Catering for the masses

Monika Zimanyi, Pam L. Megaw, Kathryn Meldrum

Abstract


BACKGROUND
According to Fleming (2012) there are four different learning styles: Visual, Aural, Read/write and Kinaesthetic. We co-teach first year foundation sciences (anatomy and physiology) to approximately 320 allied health students studying four different professional programs (Occupational Therapy, Physiotherapy, Speech Pathology, and Sport and Exercise Science). This group has a diverse background with just over half first-in-family, and one third regional based students. The entry scores of the group are also very broad, ranging from Overall Position (OP) 1 to 22 (equivalent to ATAR 99.95-35). Thus, we have a large number of students with diverse backgrounds, and the potential for great diversity in learning styles. Catering for this diversity in learning styles is one of our challenges.
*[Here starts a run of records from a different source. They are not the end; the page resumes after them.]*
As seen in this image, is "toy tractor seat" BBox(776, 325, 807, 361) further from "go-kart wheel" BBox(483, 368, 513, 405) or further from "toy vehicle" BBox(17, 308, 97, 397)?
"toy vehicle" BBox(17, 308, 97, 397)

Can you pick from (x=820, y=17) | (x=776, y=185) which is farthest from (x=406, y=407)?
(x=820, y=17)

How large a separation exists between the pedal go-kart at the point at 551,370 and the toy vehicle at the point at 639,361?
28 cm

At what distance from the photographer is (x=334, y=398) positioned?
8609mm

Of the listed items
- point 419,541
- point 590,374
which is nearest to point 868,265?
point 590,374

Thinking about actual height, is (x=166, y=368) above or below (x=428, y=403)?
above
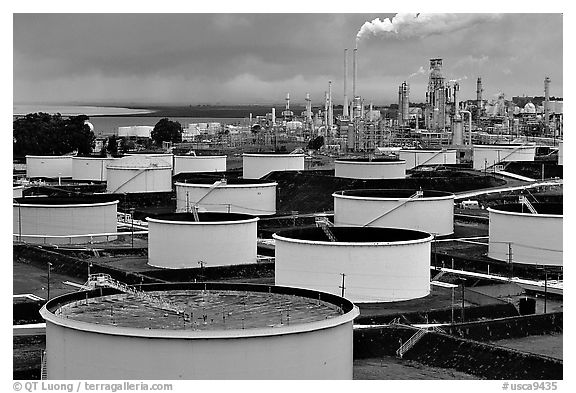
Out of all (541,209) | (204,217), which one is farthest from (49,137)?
(541,209)

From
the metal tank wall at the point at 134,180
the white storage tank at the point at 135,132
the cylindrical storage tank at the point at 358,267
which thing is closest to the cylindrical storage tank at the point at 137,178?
the metal tank wall at the point at 134,180

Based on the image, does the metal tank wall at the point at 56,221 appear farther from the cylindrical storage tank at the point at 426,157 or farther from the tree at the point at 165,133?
the tree at the point at 165,133

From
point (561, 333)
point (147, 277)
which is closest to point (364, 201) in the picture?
point (147, 277)

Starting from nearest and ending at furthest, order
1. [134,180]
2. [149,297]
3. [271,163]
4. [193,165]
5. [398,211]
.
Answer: [149,297]
[398,211]
[134,180]
[271,163]
[193,165]

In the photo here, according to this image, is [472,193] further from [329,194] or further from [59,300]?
[59,300]

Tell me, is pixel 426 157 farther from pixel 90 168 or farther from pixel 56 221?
pixel 56 221

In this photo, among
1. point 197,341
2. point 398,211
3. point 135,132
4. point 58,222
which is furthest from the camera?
point 135,132

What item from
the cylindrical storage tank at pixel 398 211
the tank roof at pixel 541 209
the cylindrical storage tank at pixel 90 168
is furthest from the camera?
the cylindrical storage tank at pixel 90 168
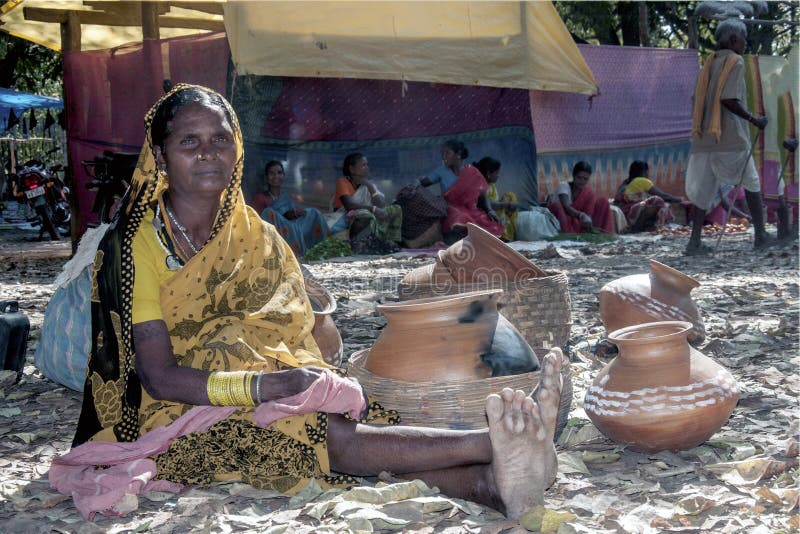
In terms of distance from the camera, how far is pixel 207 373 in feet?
8.71

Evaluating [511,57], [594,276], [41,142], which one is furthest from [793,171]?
[41,142]

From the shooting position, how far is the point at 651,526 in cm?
243

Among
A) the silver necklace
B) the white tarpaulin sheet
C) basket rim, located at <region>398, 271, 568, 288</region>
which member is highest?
the white tarpaulin sheet

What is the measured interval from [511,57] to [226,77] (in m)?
3.52

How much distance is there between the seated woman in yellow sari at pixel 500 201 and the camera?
1096cm

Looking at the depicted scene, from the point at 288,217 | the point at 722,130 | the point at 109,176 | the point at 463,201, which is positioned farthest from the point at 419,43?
the point at 109,176

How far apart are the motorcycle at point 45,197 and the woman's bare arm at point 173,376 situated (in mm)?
12198

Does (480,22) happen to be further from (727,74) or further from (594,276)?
(594,276)

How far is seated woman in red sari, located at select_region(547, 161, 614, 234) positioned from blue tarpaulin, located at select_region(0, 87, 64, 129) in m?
11.6

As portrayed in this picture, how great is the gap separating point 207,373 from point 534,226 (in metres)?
8.76

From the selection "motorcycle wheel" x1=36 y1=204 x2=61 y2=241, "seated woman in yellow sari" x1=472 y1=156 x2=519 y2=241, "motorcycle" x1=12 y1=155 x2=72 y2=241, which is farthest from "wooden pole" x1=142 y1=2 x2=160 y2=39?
"motorcycle wheel" x1=36 y1=204 x2=61 y2=241

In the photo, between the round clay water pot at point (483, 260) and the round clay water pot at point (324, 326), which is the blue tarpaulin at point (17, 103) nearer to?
the round clay water pot at point (324, 326)

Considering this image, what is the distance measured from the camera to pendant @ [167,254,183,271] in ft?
9.18

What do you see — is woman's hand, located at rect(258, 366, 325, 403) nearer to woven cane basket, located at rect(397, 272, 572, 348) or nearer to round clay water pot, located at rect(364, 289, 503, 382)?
round clay water pot, located at rect(364, 289, 503, 382)
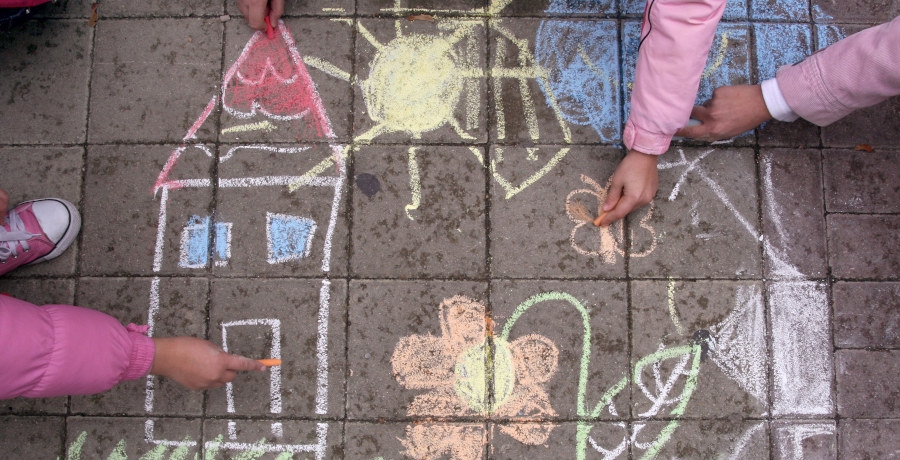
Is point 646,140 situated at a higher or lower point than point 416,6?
lower

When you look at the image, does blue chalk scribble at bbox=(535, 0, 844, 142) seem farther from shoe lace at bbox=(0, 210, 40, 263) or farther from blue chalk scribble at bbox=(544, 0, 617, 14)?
shoe lace at bbox=(0, 210, 40, 263)

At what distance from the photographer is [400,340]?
8.53ft

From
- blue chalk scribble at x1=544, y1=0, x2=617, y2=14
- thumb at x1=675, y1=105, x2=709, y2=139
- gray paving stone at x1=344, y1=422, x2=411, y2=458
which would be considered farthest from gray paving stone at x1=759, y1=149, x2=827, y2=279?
gray paving stone at x1=344, y1=422, x2=411, y2=458

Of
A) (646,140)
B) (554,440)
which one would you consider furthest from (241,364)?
(646,140)

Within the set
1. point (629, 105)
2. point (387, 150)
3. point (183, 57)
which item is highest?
point (183, 57)

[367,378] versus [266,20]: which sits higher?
[266,20]

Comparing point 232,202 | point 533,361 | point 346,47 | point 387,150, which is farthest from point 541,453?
point 346,47

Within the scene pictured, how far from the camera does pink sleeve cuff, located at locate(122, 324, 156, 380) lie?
2312 mm

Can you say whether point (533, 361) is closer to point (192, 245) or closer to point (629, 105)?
point (629, 105)

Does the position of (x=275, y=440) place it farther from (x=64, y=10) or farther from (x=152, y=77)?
(x=64, y=10)

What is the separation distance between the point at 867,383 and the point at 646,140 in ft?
4.67

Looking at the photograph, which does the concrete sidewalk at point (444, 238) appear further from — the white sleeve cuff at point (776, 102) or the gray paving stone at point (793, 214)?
the white sleeve cuff at point (776, 102)

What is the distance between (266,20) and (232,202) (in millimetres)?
822

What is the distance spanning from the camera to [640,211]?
8.75 ft
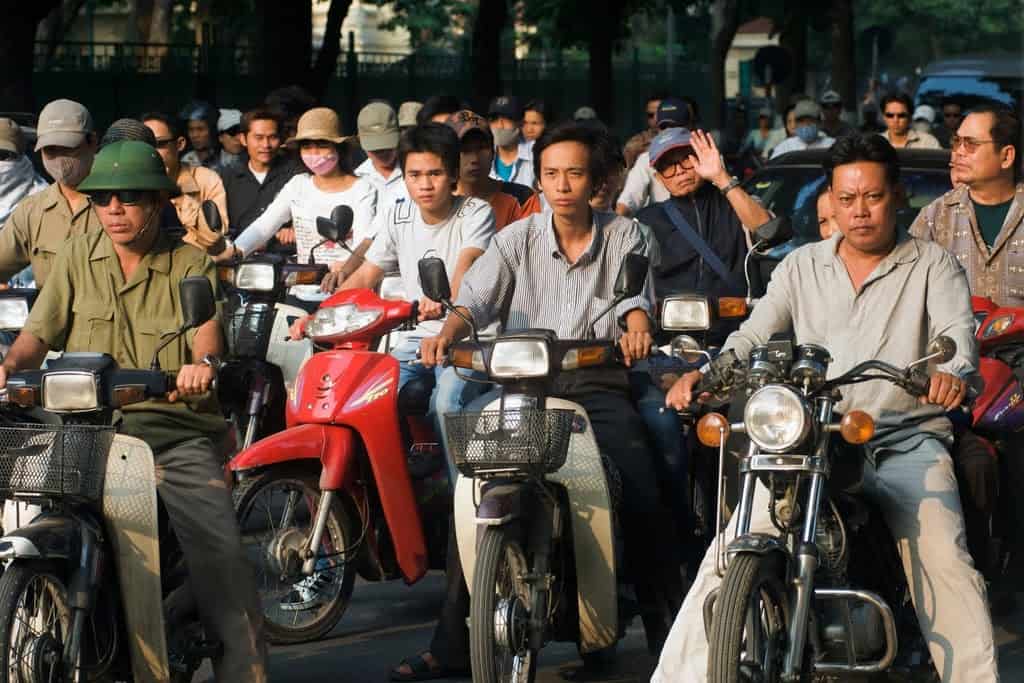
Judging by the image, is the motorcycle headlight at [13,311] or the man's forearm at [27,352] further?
the motorcycle headlight at [13,311]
In the past, the subject materials have been delivered as three didactic lectures per week followed by a two hour practical session. The result has been a high level of student under-performance and attrition. In order to address these issues we decided to deliver the physiology component of the subject using a ‘flipped classroom’ technique. The learning plans were structured using the 5Es framework with the Elaborate phase structured as workshops comprising active teaching strategies such as role plays, simulations and case studies. The intention was to present materials in various formats to engage different learning styles, cater for the student diversity, and enhance student performance and retention

AIMS
We were interested to know whether the students in different programs would show specific learning preferences. For example, could we predict that students enrolled in Sport Science would prefer kinaesthetic styles as they are the students who enjoy ‘doing’ things; or that the Physiotherapy students are more likely to prefer read/write styles as they are in general higher academic performers?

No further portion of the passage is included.